— QUOTED TEXT —
+---+

How close are the Blue Jays’ top hitting prospects to playing in the majors?

Arden Zwelling and Ben Nicholson-Smith discuss when the Toronto Blue Jays might consider calling up their top-performing players from the Buffalo Bisons, including, Orelvis Martinez, Addison Barger, and Spencer Horowitz.

KANSAS CITY — Some top Blue Jays prospects are putting up eye-catching offensive numbers at triple-A, and their production has not escaped the attention of decision makers on the big-league team.

In Spencer Horwitz (.353/.488/.485, 1 HR), Addison Barger (.314/.435/.586, 3 HR) and Orelvis Martinez (.333/.392/.681, 6 HR), the Blue Jays have a trio of promising young hitters atop their triple-A batting order. Each one could help at the big-league level this season, and some may be big-league ready now.

At the same time there’s more to big-league performance than hitting, which adds nuance to the question of how soon the team’s top triple-A bats might help at the highest level.

+---+

— MATERIAL SHOWN —

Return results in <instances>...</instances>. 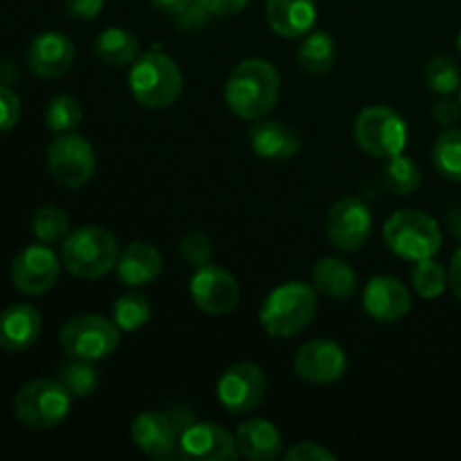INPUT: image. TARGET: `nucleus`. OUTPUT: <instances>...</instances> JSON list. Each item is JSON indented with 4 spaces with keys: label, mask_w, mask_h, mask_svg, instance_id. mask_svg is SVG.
<instances>
[{
    "label": "nucleus",
    "mask_w": 461,
    "mask_h": 461,
    "mask_svg": "<svg viewBox=\"0 0 461 461\" xmlns=\"http://www.w3.org/2000/svg\"><path fill=\"white\" fill-rule=\"evenodd\" d=\"M288 461H336V453L327 450L324 446L315 441H302L295 444L291 450H286Z\"/></svg>",
    "instance_id": "nucleus-38"
},
{
    "label": "nucleus",
    "mask_w": 461,
    "mask_h": 461,
    "mask_svg": "<svg viewBox=\"0 0 461 461\" xmlns=\"http://www.w3.org/2000/svg\"><path fill=\"white\" fill-rule=\"evenodd\" d=\"M180 428L169 412H142L131 423L135 448L156 459L180 457Z\"/></svg>",
    "instance_id": "nucleus-15"
},
{
    "label": "nucleus",
    "mask_w": 461,
    "mask_h": 461,
    "mask_svg": "<svg viewBox=\"0 0 461 461\" xmlns=\"http://www.w3.org/2000/svg\"><path fill=\"white\" fill-rule=\"evenodd\" d=\"M426 81L435 93L453 95L461 88L459 66L450 57H432L426 66Z\"/></svg>",
    "instance_id": "nucleus-34"
},
{
    "label": "nucleus",
    "mask_w": 461,
    "mask_h": 461,
    "mask_svg": "<svg viewBox=\"0 0 461 461\" xmlns=\"http://www.w3.org/2000/svg\"><path fill=\"white\" fill-rule=\"evenodd\" d=\"M410 282H412L414 293L423 300H437L439 295H444L446 286H448V270L430 259L414 261V268L410 270Z\"/></svg>",
    "instance_id": "nucleus-28"
},
{
    "label": "nucleus",
    "mask_w": 461,
    "mask_h": 461,
    "mask_svg": "<svg viewBox=\"0 0 461 461\" xmlns=\"http://www.w3.org/2000/svg\"><path fill=\"white\" fill-rule=\"evenodd\" d=\"M180 255L189 266L201 268L214 259V241L205 232H189L180 243Z\"/></svg>",
    "instance_id": "nucleus-35"
},
{
    "label": "nucleus",
    "mask_w": 461,
    "mask_h": 461,
    "mask_svg": "<svg viewBox=\"0 0 461 461\" xmlns=\"http://www.w3.org/2000/svg\"><path fill=\"white\" fill-rule=\"evenodd\" d=\"M432 165L444 178L461 183V131L448 129L435 140Z\"/></svg>",
    "instance_id": "nucleus-27"
},
{
    "label": "nucleus",
    "mask_w": 461,
    "mask_h": 461,
    "mask_svg": "<svg viewBox=\"0 0 461 461\" xmlns=\"http://www.w3.org/2000/svg\"><path fill=\"white\" fill-rule=\"evenodd\" d=\"M131 95L142 106L160 111L178 102L183 93V70L160 50L140 54L129 72Z\"/></svg>",
    "instance_id": "nucleus-4"
},
{
    "label": "nucleus",
    "mask_w": 461,
    "mask_h": 461,
    "mask_svg": "<svg viewBox=\"0 0 461 461\" xmlns=\"http://www.w3.org/2000/svg\"><path fill=\"white\" fill-rule=\"evenodd\" d=\"M41 320L39 309L32 304H12L0 313V349L7 354H21L27 351L41 336Z\"/></svg>",
    "instance_id": "nucleus-19"
},
{
    "label": "nucleus",
    "mask_w": 461,
    "mask_h": 461,
    "mask_svg": "<svg viewBox=\"0 0 461 461\" xmlns=\"http://www.w3.org/2000/svg\"><path fill=\"white\" fill-rule=\"evenodd\" d=\"M120 243L115 234L99 225H84L63 239L61 264L77 279L95 282L115 268Z\"/></svg>",
    "instance_id": "nucleus-3"
},
{
    "label": "nucleus",
    "mask_w": 461,
    "mask_h": 461,
    "mask_svg": "<svg viewBox=\"0 0 461 461\" xmlns=\"http://www.w3.org/2000/svg\"><path fill=\"white\" fill-rule=\"evenodd\" d=\"M189 295L196 309L207 315H228L237 309L241 288H239L237 277L225 268L214 264H205L194 270L189 279Z\"/></svg>",
    "instance_id": "nucleus-11"
},
{
    "label": "nucleus",
    "mask_w": 461,
    "mask_h": 461,
    "mask_svg": "<svg viewBox=\"0 0 461 461\" xmlns=\"http://www.w3.org/2000/svg\"><path fill=\"white\" fill-rule=\"evenodd\" d=\"M72 399L75 396L61 381L39 378L18 390L14 399V412L18 421L30 430H52L68 419Z\"/></svg>",
    "instance_id": "nucleus-6"
},
{
    "label": "nucleus",
    "mask_w": 461,
    "mask_h": 461,
    "mask_svg": "<svg viewBox=\"0 0 461 461\" xmlns=\"http://www.w3.org/2000/svg\"><path fill=\"white\" fill-rule=\"evenodd\" d=\"M448 284H450V291L455 293V297L461 300V248L457 252H455L453 259H450Z\"/></svg>",
    "instance_id": "nucleus-43"
},
{
    "label": "nucleus",
    "mask_w": 461,
    "mask_h": 461,
    "mask_svg": "<svg viewBox=\"0 0 461 461\" xmlns=\"http://www.w3.org/2000/svg\"><path fill=\"white\" fill-rule=\"evenodd\" d=\"M75 63V43L61 32H43L27 50V66L41 79H59Z\"/></svg>",
    "instance_id": "nucleus-18"
},
{
    "label": "nucleus",
    "mask_w": 461,
    "mask_h": 461,
    "mask_svg": "<svg viewBox=\"0 0 461 461\" xmlns=\"http://www.w3.org/2000/svg\"><path fill=\"white\" fill-rule=\"evenodd\" d=\"M122 331L113 320L99 313H84L68 320L59 333V345L70 358L104 360L115 354Z\"/></svg>",
    "instance_id": "nucleus-8"
},
{
    "label": "nucleus",
    "mask_w": 461,
    "mask_h": 461,
    "mask_svg": "<svg viewBox=\"0 0 461 461\" xmlns=\"http://www.w3.org/2000/svg\"><path fill=\"white\" fill-rule=\"evenodd\" d=\"M293 367L302 381L313 385H331L345 376L347 354L338 342L313 338L297 349Z\"/></svg>",
    "instance_id": "nucleus-14"
},
{
    "label": "nucleus",
    "mask_w": 461,
    "mask_h": 461,
    "mask_svg": "<svg viewBox=\"0 0 461 461\" xmlns=\"http://www.w3.org/2000/svg\"><path fill=\"white\" fill-rule=\"evenodd\" d=\"M234 437L243 459L273 461L284 453L282 432L268 419H248L237 428Z\"/></svg>",
    "instance_id": "nucleus-23"
},
{
    "label": "nucleus",
    "mask_w": 461,
    "mask_h": 461,
    "mask_svg": "<svg viewBox=\"0 0 461 461\" xmlns=\"http://www.w3.org/2000/svg\"><path fill=\"white\" fill-rule=\"evenodd\" d=\"M61 261L48 243L27 246L12 264V284L23 295H43L57 284Z\"/></svg>",
    "instance_id": "nucleus-13"
},
{
    "label": "nucleus",
    "mask_w": 461,
    "mask_h": 461,
    "mask_svg": "<svg viewBox=\"0 0 461 461\" xmlns=\"http://www.w3.org/2000/svg\"><path fill=\"white\" fill-rule=\"evenodd\" d=\"M149 320H151V304L147 297L138 295V293L117 297V302L113 304V322L117 324L120 331H138Z\"/></svg>",
    "instance_id": "nucleus-29"
},
{
    "label": "nucleus",
    "mask_w": 461,
    "mask_h": 461,
    "mask_svg": "<svg viewBox=\"0 0 461 461\" xmlns=\"http://www.w3.org/2000/svg\"><path fill=\"white\" fill-rule=\"evenodd\" d=\"M374 228V216L367 203L356 196L340 198L327 216V237L336 250L356 252L367 243Z\"/></svg>",
    "instance_id": "nucleus-12"
},
{
    "label": "nucleus",
    "mask_w": 461,
    "mask_h": 461,
    "mask_svg": "<svg viewBox=\"0 0 461 461\" xmlns=\"http://www.w3.org/2000/svg\"><path fill=\"white\" fill-rule=\"evenodd\" d=\"M336 41L322 30L309 32L297 50V61H300L302 70L315 77L327 75L336 63Z\"/></svg>",
    "instance_id": "nucleus-26"
},
{
    "label": "nucleus",
    "mask_w": 461,
    "mask_h": 461,
    "mask_svg": "<svg viewBox=\"0 0 461 461\" xmlns=\"http://www.w3.org/2000/svg\"><path fill=\"white\" fill-rule=\"evenodd\" d=\"M385 183L399 196H410L421 185V171L408 156H394L385 162Z\"/></svg>",
    "instance_id": "nucleus-31"
},
{
    "label": "nucleus",
    "mask_w": 461,
    "mask_h": 461,
    "mask_svg": "<svg viewBox=\"0 0 461 461\" xmlns=\"http://www.w3.org/2000/svg\"><path fill=\"white\" fill-rule=\"evenodd\" d=\"M268 381L259 365L234 363L225 369L216 383V396L230 414H248L259 408L266 399Z\"/></svg>",
    "instance_id": "nucleus-10"
},
{
    "label": "nucleus",
    "mask_w": 461,
    "mask_h": 461,
    "mask_svg": "<svg viewBox=\"0 0 461 461\" xmlns=\"http://www.w3.org/2000/svg\"><path fill=\"white\" fill-rule=\"evenodd\" d=\"M459 104H461V95H459Z\"/></svg>",
    "instance_id": "nucleus-46"
},
{
    "label": "nucleus",
    "mask_w": 461,
    "mask_h": 461,
    "mask_svg": "<svg viewBox=\"0 0 461 461\" xmlns=\"http://www.w3.org/2000/svg\"><path fill=\"white\" fill-rule=\"evenodd\" d=\"M250 147L264 160L284 162L300 153L302 138L293 126L279 120H257L250 129Z\"/></svg>",
    "instance_id": "nucleus-20"
},
{
    "label": "nucleus",
    "mask_w": 461,
    "mask_h": 461,
    "mask_svg": "<svg viewBox=\"0 0 461 461\" xmlns=\"http://www.w3.org/2000/svg\"><path fill=\"white\" fill-rule=\"evenodd\" d=\"M32 232L41 243H57L68 237L70 232V221L68 214L59 207H39L32 216Z\"/></svg>",
    "instance_id": "nucleus-32"
},
{
    "label": "nucleus",
    "mask_w": 461,
    "mask_h": 461,
    "mask_svg": "<svg viewBox=\"0 0 461 461\" xmlns=\"http://www.w3.org/2000/svg\"><path fill=\"white\" fill-rule=\"evenodd\" d=\"M95 54L99 61L113 68L133 66L138 61L140 41L124 27H106L95 41Z\"/></svg>",
    "instance_id": "nucleus-25"
},
{
    "label": "nucleus",
    "mask_w": 461,
    "mask_h": 461,
    "mask_svg": "<svg viewBox=\"0 0 461 461\" xmlns=\"http://www.w3.org/2000/svg\"><path fill=\"white\" fill-rule=\"evenodd\" d=\"M457 48H459V54H461V30H459V36H457Z\"/></svg>",
    "instance_id": "nucleus-45"
},
{
    "label": "nucleus",
    "mask_w": 461,
    "mask_h": 461,
    "mask_svg": "<svg viewBox=\"0 0 461 461\" xmlns=\"http://www.w3.org/2000/svg\"><path fill=\"white\" fill-rule=\"evenodd\" d=\"M383 239L401 259L421 261L439 252L444 234L435 216L421 210H399L383 225Z\"/></svg>",
    "instance_id": "nucleus-5"
},
{
    "label": "nucleus",
    "mask_w": 461,
    "mask_h": 461,
    "mask_svg": "<svg viewBox=\"0 0 461 461\" xmlns=\"http://www.w3.org/2000/svg\"><path fill=\"white\" fill-rule=\"evenodd\" d=\"M21 120V99L9 86L0 84V133L14 129Z\"/></svg>",
    "instance_id": "nucleus-36"
},
{
    "label": "nucleus",
    "mask_w": 461,
    "mask_h": 461,
    "mask_svg": "<svg viewBox=\"0 0 461 461\" xmlns=\"http://www.w3.org/2000/svg\"><path fill=\"white\" fill-rule=\"evenodd\" d=\"M282 77L266 59H246L225 81V104L239 120H264L279 102Z\"/></svg>",
    "instance_id": "nucleus-1"
},
{
    "label": "nucleus",
    "mask_w": 461,
    "mask_h": 461,
    "mask_svg": "<svg viewBox=\"0 0 461 461\" xmlns=\"http://www.w3.org/2000/svg\"><path fill=\"white\" fill-rule=\"evenodd\" d=\"M318 313V291L304 282H286L268 293L259 311V322L268 336L293 338L304 331Z\"/></svg>",
    "instance_id": "nucleus-2"
},
{
    "label": "nucleus",
    "mask_w": 461,
    "mask_h": 461,
    "mask_svg": "<svg viewBox=\"0 0 461 461\" xmlns=\"http://www.w3.org/2000/svg\"><path fill=\"white\" fill-rule=\"evenodd\" d=\"M354 140L367 156L390 160L408 147V124L390 106H367L354 122Z\"/></svg>",
    "instance_id": "nucleus-7"
},
{
    "label": "nucleus",
    "mask_w": 461,
    "mask_h": 461,
    "mask_svg": "<svg viewBox=\"0 0 461 461\" xmlns=\"http://www.w3.org/2000/svg\"><path fill=\"white\" fill-rule=\"evenodd\" d=\"M180 457L192 461L239 459L237 437L219 423L194 421L180 435Z\"/></svg>",
    "instance_id": "nucleus-16"
},
{
    "label": "nucleus",
    "mask_w": 461,
    "mask_h": 461,
    "mask_svg": "<svg viewBox=\"0 0 461 461\" xmlns=\"http://www.w3.org/2000/svg\"><path fill=\"white\" fill-rule=\"evenodd\" d=\"M313 286L331 300H349L358 291V275L349 261L324 257L313 266Z\"/></svg>",
    "instance_id": "nucleus-24"
},
{
    "label": "nucleus",
    "mask_w": 461,
    "mask_h": 461,
    "mask_svg": "<svg viewBox=\"0 0 461 461\" xmlns=\"http://www.w3.org/2000/svg\"><path fill=\"white\" fill-rule=\"evenodd\" d=\"M461 117V104L455 99H439V102L432 106V120L441 126H455Z\"/></svg>",
    "instance_id": "nucleus-39"
},
{
    "label": "nucleus",
    "mask_w": 461,
    "mask_h": 461,
    "mask_svg": "<svg viewBox=\"0 0 461 461\" xmlns=\"http://www.w3.org/2000/svg\"><path fill=\"white\" fill-rule=\"evenodd\" d=\"M210 18H212V14L207 12V9L203 7L198 0H194V3L189 5L183 14H180V16L174 18V23L180 32H198V30H203L207 23H210Z\"/></svg>",
    "instance_id": "nucleus-37"
},
{
    "label": "nucleus",
    "mask_w": 461,
    "mask_h": 461,
    "mask_svg": "<svg viewBox=\"0 0 461 461\" xmlns=\"http://www.w3.org/2000/svg\"><path fill=\"white\" fill-rule=\"evenodd\" d=\"M59 381L66 385V390L70 392L72 396L84 399V396H90L95 390H97L99 374L97 369H95L93 360L75 358L59 369Z\"/></svg>",
    "instance_id": "nucleus-30"
},
{
    "label": "nucleus",
    "mask_w": 461,
    "mask_h": 461,
    "mask_svg": "<svg viewBox=\"0 0 461 461\" xmlns=\"http://www.w3.org/2000/svg\"><path fill=\"white\" fill-rule=\"evenodd\" d=\"M192 3L194 0H151V5L158 9V12L167 14V16L171 18L180 16V14H183Z\"/></svg>",
    "instance_id": "nucleus-42"
},
{
    "label": "nucleus",
    "mask_w": 461,
    "mask_h": 461,
    "mask_svg": "<svg viewBox=\"0 0 461 461\" xmlns=\"http://www.w3.org/2000/svg\"><path fill=\"white\" fill-rule=\"evenodd\" d=\"M160 250L153 243L147 241H133L120 252L117 257V277L126 286H147V284L156 282L162 273Z\"/></svg>",
    "instance_id": "nucleus-22"
},
{
    "label": "nucleus",
    "mask_w": 461,
    "mask_h": 461,
    "mask_svg": "<svg viewBox=\"0 0 461 461\" xmlns=\"http://www.w3.org/2000/svg\"><path fill=\"white\" fill-rule=\"evenodd\" d=\"M448 225H450V232H453L457 239H461V205L455 207V210L448 214Z\"/></svg>",
    "instance_id": "nucleus-44"
},
{
    "label": "nucleus",
    "mask_w": 461,
    "mask_h": 461,
    "mask_svg": "<svg viewBox=\"0 0 461 461\" xmlns=\"http://www.w3.org/2000/svg\"><path fill=\"white\" fill-rule=\"evenodd\" d=\"M81 106L72 95H59L48 104L45 111V124L54 133H72L81 124Z\"/></svg>",
    "instance_id": "nucleus-33"
},
{
    "label": "nucleus",
    "mask_w": 461,
    "mask_h": 461,
    "mask_svg": "<svg viewBox=\"0 0 461 461\" xmlns=\"http://www.w3.org/2000/svg\"><path fill=\"white\" fill-rule=\"evenodd\" d=\"M363 306L376 322H399L412 311V295L408 286L390 275H378L363 291Z\"/></svg>",
    "instance_id": "nucleus-17"
},
{
    "label": "nucleus",
    "mask_w": 461,
    "mask_h": 461,
    "mask_svg": "<svg viewBox=\"0 0 461 461\" xmlns=\"http://www.w3.org/2000/svg\"><path fill=\"white\" fill-rule=\"evenodd\" d=\"M106 0H66V9L72 18L81 21H93L99 16Z\"/></svg>",
    "instance_id": "nucleus-40"
},
{
    "label": "nucleus",
    "mask_w": 461,
    "mask_h": 461,
    "mask_svg": "<svg viewBox=\"0 0 461 461\" xmlns=\"http://www.w3.org/2000/svg\"><path fill=\"white\" fill-rule=\"evenodd\" d=\"M266 21L282 39H302L318 21L315 0H266Z\"/></svg>",
    "instance_id": "nucleus-21"
},
{
    "label": "nucleus",
    "mask_w": 461,
    "mask_h": 461,
    "mask_svg": "<svg viewBox=\"0 0 461 461\" xmlns=\"http://www.w3.org/2000/svg\"><path fill=\"white\" fill-rule=\"evenodd\" d=\"M212 16H237L239 12H243L248 5V0H198Z\"/></svg>",
    "instance_id": "nucleus-41"
},
{
    "label": "nucleus",
    "mask_w": 461,
    "mask_h": 461,
    "mask_svg": "<svg viewBox=\"0 0 461 461\" xmlns=\"http://www.w3.org/2000/svg\"><path fill=\"white\" fill-rule=\"evenodd\" d=\"M48 171L61 187L66 189H79L93 178L95 167H97V158H95V149L84 135L72 133H59L48 147Z\"/></svg>",
    "instance_id": "nucleus-9"
}]
</instances>
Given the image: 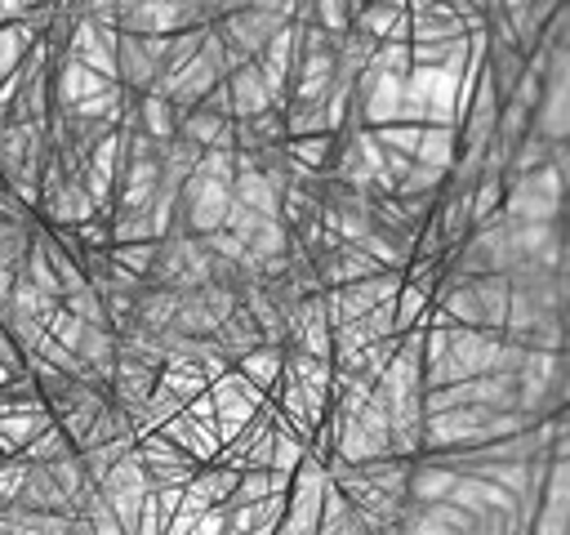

+---+

— EXERCISE REQUIREMENTS —
[1] Rewrite the Blue Jays prospects article starting with "At the same" and going on through "the highest level.", swapping "nuance" for "complexity".
[2] Why, according to the Blue Jays prospects article, is the question of how soon the team's top triple-A hitters might help at the big-league level not a simple one?
This material was drawn from a separate source.

— SOLUTIONS TO THE EXERCISE —
[1]
At the same time there’s more to big-league performance than hitting, which adds complexity to the question of how soon the team’s top triple-A bats might help at the highest level.

[2] There is more to big-league performance than hitting. That adds nuance to the question, even though these prospects are putting up eye-catching offensive numbers.